Diremos también, aunque no como una justificación para el gobierno de Dilma, que de acuerdo a informaciones periodísticas, se presume que la corrupción en Brasil es tan amplia que el 60 % de los diputados serían corruptos. Es decir gran parte de los que hoy votarán por la destitución de Dilma, están también contagiados por el virus, tan pegajoso como la sarna.

Finalmente vamos a explicar el porqué del curioso título de este artículo. Como dice el refrán a Dilma, en efecto, las cosas se le están poniendo color de hormiga, pero más precisamente decimos nosotros se le están poniendo Collor de Mello, ya que está a punto de pasarle lo mismo que le pasó a otro presidente de Brasil, Fernando Collor de Mello, en 1992, que fue destituido en medio de una impresionante corrupción, sin precedentes hasta entonces.

Fernando Collor de Mello fue denunciado por su propio hermano. Se destapó que en su entorno funcionaba un complejo sistema de tráfico de influencias y sobornos a cambio de favores políticos, orquestados por su amigo y tesorero de campaña Paulo César Farias, el mismo que cuatro años después del escándalo, fuera encontrado muerto en su casa al norte del país, al igual que su novia. Hasta hoy es un misterio su muerte.

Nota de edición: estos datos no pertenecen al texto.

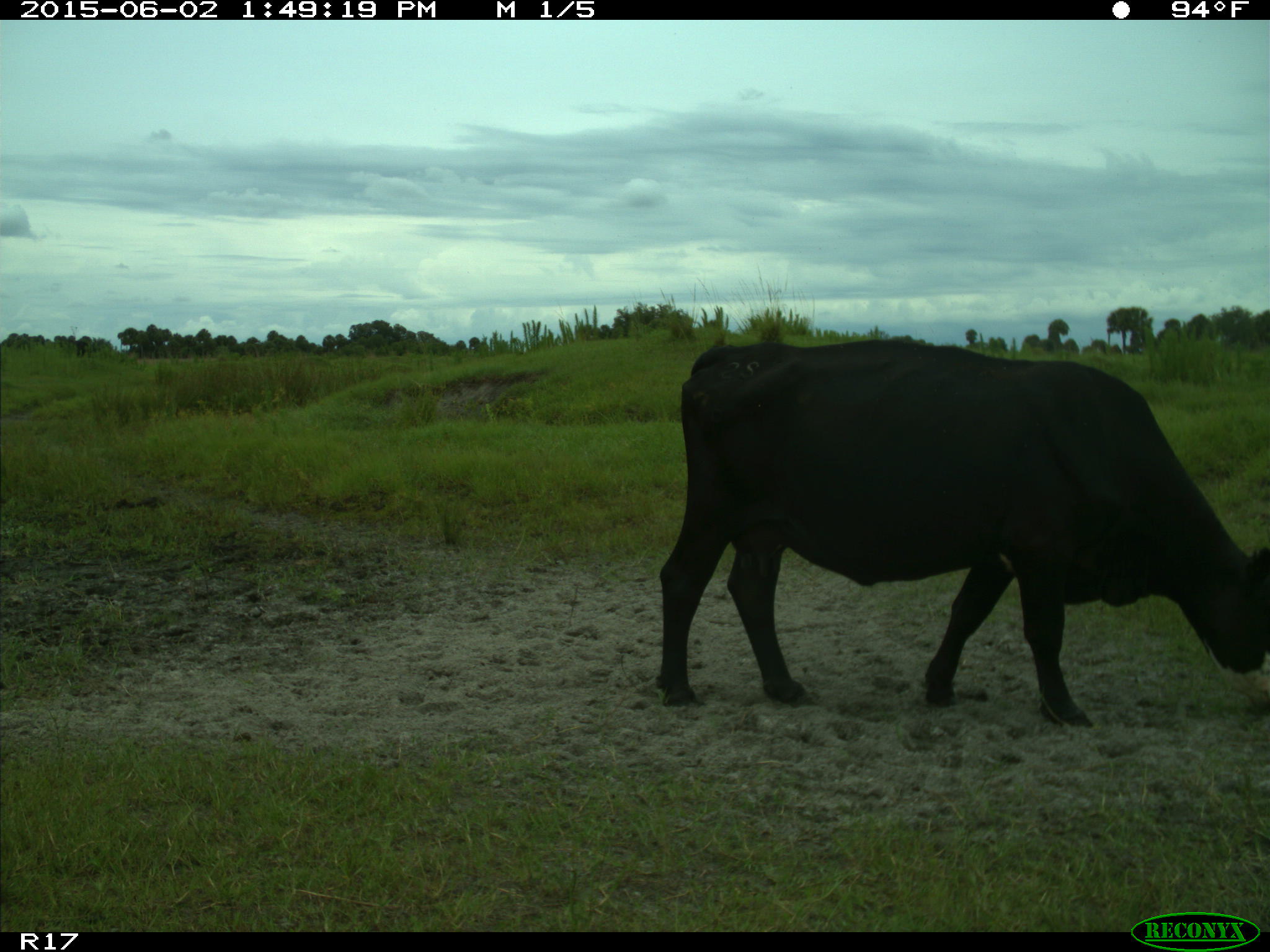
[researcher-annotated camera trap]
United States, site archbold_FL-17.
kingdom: Animalia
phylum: Chordata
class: Mammalia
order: Artiodactyla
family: Bovidae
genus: Bos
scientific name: Bos taurus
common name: domestic cow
Bos taurus (domestic cow).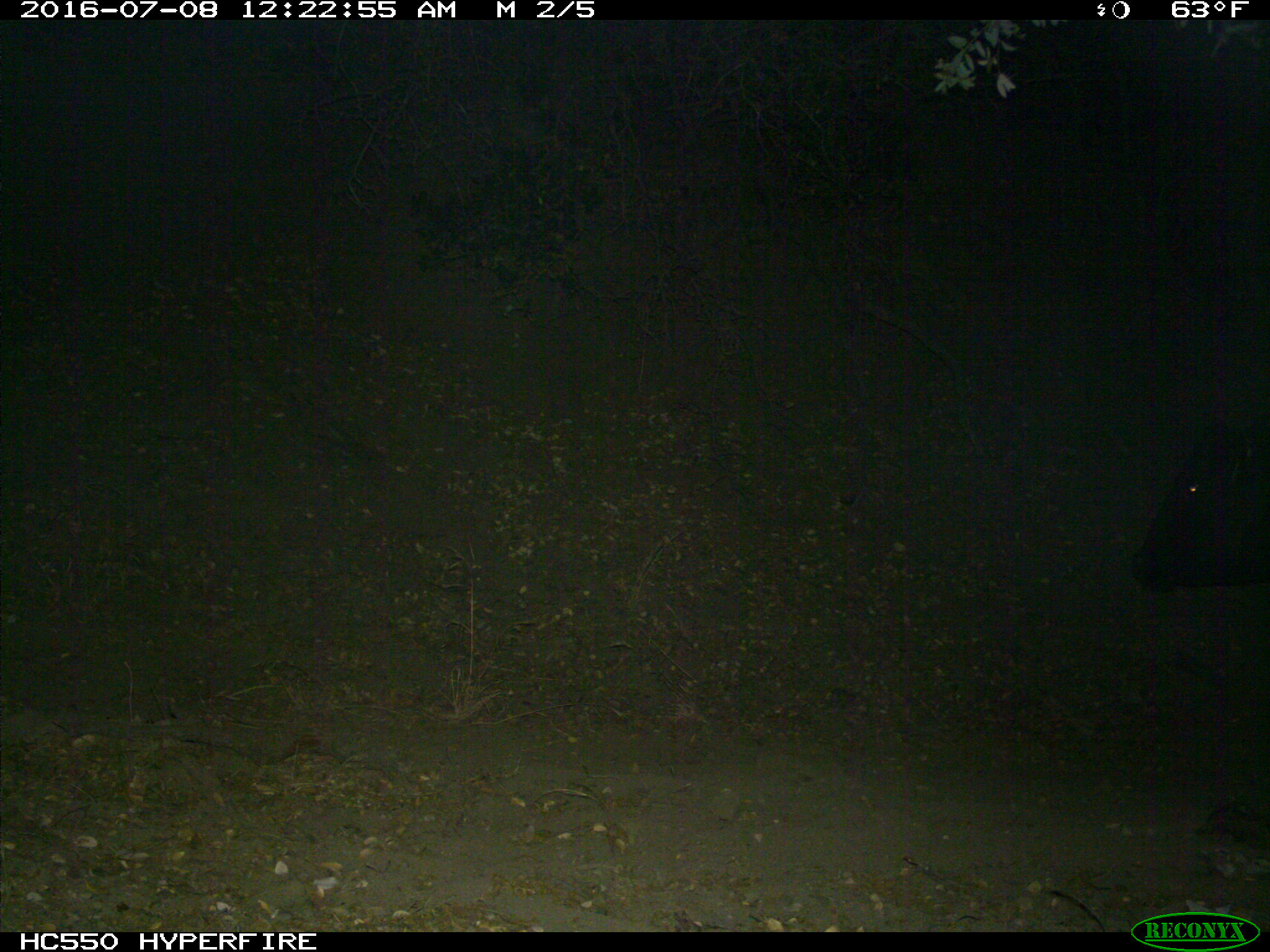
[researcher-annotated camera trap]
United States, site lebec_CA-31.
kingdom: Animalia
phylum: Chordata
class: Mammalia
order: Artiodactyla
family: Bovidae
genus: Bos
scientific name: Bos taurus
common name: domestic cow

Collor de Mello, cuando ya estaba acorralado, también criticó a sus adversarios de golpistas y también recurrió al auxilio del pueblo. Pero el sector estudiantil, que serían conocidos como los “cara pintadas”, abiertamente favorable al impeachment, le ganó las calles, sellando su caída. El 29 de diciembre de 1992, día previsto para aprobar la destitución en el Senado, después que ya los Diputados lo habían sancionado días atrás, Collor de Mello envió su carta de renuncia, dejando al vicepresidente Itamar Franco, como nuevo presidente de Brasil.